In early 2017, his life was turned upside down when he lost his job at an NGO, his only source of income that allowed him to meet his needs and support his two children. Distraught, Cheikh decided to drop everything and leave Chad in search of a better life.

“When I lost my job, I decided to migrate to earn money and support my family and myself,” he says.

Like many young Chadians of his generation, Cheikh dreamed of going to Europe. Without the acurate information, he decided to embark on the desert route leading to Algeria. But when he got there, his dream faded as the reality was completely different.

“My documents were not valid when I arrived in Algiers,” he recalls. “Furthermore, I noticed that there were too many risks on the road, so I decided to stay in Algeria,” he adds.

In Algiers, Cheick worked as an assistant electrician for three years. However, despite having a livelihood, he lived in fear and anxiety. “Even though I earned something in Algeria, the stress and fear of getting caught were unbearable.”

So, Saleh drew on all his courage and decided to return to his native country.

With IOM’s support, Saleh was able to return to Chad under the assisted voluntary return programme for migrants in vulnerable situation. Back in N’Djamena, he was relieved from stress.

“I was very happy to be reunited with my mum, my wife and my daughters, and I also felt a deep feeling of joy in them at seeing me again,” he recalls.

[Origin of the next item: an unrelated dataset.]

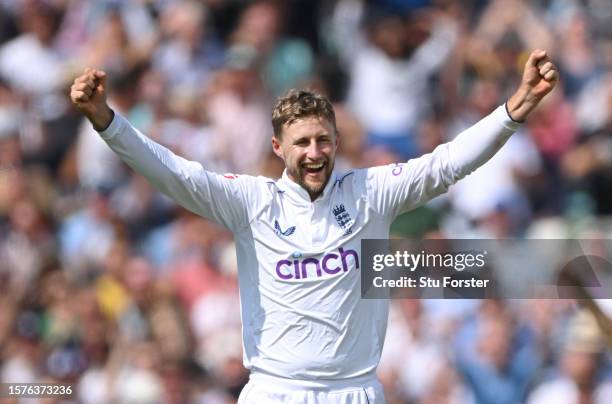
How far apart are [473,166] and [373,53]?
579 cm

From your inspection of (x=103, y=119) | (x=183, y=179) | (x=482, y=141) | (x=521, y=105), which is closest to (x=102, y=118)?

Six months after his return, Saleh received reintegration assistance to start anew. “I wanted to be a creative entrepreneur, so the sound system and technological equipment I received was very helpful. I was solicited for several events, and even awareness-raising sessions about safe migration.”

Unfortunately, with all his success, Saleh was saddled with debt that caused him to lose his capital. “I left on a trip and entrusted my business to my younger brothers, who failed to manage it properly, which ruined my business.”

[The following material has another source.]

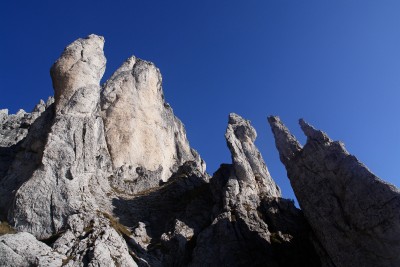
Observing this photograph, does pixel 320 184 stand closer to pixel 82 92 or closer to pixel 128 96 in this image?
pixel 82 92

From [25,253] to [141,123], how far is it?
52149mm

In his workshop in the Atrone district of N’Djamena, Cheikh works as a tailor after returning from his “adventure”

Despite this adversity, Saleh remained strong and determined to achieve success. He courageously decided to sell his remaining equipment and buy sewing machines to switch to tailoring business, a flourishing sector in his neighbourhood.

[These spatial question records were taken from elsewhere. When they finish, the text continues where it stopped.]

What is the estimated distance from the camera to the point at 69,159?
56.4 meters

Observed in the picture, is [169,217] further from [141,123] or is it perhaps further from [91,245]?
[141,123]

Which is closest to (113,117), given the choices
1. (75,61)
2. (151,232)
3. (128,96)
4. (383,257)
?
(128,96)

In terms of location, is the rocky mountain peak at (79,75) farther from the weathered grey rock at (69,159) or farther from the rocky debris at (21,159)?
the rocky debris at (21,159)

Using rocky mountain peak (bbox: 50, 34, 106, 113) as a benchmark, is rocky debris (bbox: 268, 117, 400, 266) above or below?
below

“When I was younger, I learned to sew, but I didn’t want to make a living out of it because being an interpreter paid better, but today things are different. The tailoring business works well, and I earn a comfortable living.”

Today, despite challenges related to this job, Saleh remains optimistic and proud of his work.

“Even though conditions are not yet perfect, I’m married and I have children to support, so I have to work to meet their needs, and I know that I’ll make it with time,” he says.

A father of two, Cheikh dropped everything in 2017 in search of a better life. Back in Chad, he is gradually starting anew

Saleh’s ambition is to expand his tailoring workshop by buying large equipment from abroad and recruiting several people, as he dreams of having a large workshop like he has already seen in other places. As part of the Assisted Voluntary Return and Reintegration programme under the EU-IOM Joint Initiative for Migrant Protection and Reintegration, IOM Chad has supported more than 2,800 Chadians since 2017 in implementing their socio-economic reintegration plans.